On the one hand, there is enormous fear because the expectation is high. And we could envisage meetings dedicated precisely to discussing and preserving the history of this square. No one from my generation has ever set foot in the centre of this square and this will be a great new element: in the square of the future, the entire area will be open to pedestrians. From a mobility point of view, the impact is very low because we create order but without restrictions. We will reduce traffic by 5 %, but we believe that the construction period - which will be the third stage - will naturally lead to a new way of using this part of the city. Finally, and we come to the fourth stage, our ambition is that this square, like the large squares in other capital cities, becomes one of the places on Milan’s tourist tours.

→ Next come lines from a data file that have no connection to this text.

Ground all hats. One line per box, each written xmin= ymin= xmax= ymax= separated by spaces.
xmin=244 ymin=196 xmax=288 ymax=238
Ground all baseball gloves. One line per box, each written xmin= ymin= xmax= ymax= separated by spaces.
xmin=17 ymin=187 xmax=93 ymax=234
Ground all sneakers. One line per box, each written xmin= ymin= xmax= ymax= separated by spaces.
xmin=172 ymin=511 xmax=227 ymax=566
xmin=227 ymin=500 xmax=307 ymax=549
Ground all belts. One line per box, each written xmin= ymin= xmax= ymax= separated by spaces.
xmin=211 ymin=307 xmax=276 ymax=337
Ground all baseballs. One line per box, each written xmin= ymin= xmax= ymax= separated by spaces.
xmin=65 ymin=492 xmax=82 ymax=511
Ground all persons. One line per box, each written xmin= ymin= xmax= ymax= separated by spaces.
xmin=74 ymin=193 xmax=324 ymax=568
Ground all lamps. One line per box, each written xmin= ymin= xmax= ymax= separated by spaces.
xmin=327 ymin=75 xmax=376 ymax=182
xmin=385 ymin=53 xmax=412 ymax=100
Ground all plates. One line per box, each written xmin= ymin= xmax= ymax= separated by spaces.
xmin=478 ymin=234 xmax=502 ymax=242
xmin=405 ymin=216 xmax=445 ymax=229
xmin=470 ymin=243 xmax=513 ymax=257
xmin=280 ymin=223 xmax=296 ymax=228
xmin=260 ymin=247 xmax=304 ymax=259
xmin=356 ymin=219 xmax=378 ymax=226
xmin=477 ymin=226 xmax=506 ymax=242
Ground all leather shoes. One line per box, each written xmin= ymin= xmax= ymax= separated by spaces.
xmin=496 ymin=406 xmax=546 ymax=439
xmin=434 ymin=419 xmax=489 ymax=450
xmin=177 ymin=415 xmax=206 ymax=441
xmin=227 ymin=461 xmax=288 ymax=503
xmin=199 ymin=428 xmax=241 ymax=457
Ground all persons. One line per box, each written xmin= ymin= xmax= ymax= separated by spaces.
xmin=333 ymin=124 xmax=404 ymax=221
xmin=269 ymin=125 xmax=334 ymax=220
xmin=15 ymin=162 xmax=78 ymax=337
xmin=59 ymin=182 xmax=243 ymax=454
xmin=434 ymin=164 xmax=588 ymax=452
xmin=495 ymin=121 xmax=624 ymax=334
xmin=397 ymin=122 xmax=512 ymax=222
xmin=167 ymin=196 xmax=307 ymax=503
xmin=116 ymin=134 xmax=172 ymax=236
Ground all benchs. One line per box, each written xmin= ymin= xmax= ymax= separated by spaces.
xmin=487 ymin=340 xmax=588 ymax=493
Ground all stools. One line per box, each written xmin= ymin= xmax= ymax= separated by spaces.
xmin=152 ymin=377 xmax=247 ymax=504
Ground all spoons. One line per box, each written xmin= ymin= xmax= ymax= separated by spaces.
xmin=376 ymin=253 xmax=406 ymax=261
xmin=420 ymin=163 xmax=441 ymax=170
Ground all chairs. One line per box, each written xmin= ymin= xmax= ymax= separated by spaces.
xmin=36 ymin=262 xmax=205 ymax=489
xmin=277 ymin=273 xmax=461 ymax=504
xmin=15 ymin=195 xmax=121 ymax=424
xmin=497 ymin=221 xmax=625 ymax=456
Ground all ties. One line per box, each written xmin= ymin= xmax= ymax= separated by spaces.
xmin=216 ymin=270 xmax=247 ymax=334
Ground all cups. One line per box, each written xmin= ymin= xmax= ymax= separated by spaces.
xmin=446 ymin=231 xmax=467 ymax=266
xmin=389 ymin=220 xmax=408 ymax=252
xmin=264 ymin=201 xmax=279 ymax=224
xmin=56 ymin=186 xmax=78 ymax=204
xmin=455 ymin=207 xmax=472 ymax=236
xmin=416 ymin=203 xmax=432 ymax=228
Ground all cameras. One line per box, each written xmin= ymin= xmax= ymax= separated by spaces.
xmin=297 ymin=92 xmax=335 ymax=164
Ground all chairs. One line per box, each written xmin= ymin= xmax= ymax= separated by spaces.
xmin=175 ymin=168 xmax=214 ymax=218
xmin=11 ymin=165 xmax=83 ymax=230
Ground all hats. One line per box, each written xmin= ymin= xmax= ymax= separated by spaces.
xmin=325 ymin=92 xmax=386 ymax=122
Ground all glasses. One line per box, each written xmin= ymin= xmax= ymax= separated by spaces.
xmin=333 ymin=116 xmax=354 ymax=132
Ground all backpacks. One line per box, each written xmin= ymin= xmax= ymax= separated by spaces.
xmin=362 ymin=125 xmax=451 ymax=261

After graduating in management engineering, I opened a company dealing with management control information systems. Subsequently, I was councillor for urban planning in Milan for five years, playing a public role focused on urban regeneration. Then, as general manager of MilanoSesto, I have played the role of a private individual and today part of my job is precisely to make sure that public interests match and dialogue with private interests and viability. This preamble serves to emphasise how I started working using the management skills I learnt at university but then did something else. More than vertical skills, what remained was a learned method, the ability to tackle any complex issue, to process any kind of problem. In a dramatically changing world, I have the toolbox I created at the Poli. The other lesson learned is the tendency always to provide a quantification. To maintain a pragmatic approach. Especially in the world of urban regeneration, where all kinds of very complex competences are combined and you need to be able to condense things: quantify the process, give a sense of concreteness to the things you are managing. In a nutshell: put things into numbers.
For me, the centre of Piazzale Loreto is the most unreachable place for the people of Milan, almost a utopia. Being able to walk in that place and making it usable for everyone is, I think, a good symbolic goal. There, in the shade of a sunny day, I would like to toast the new square.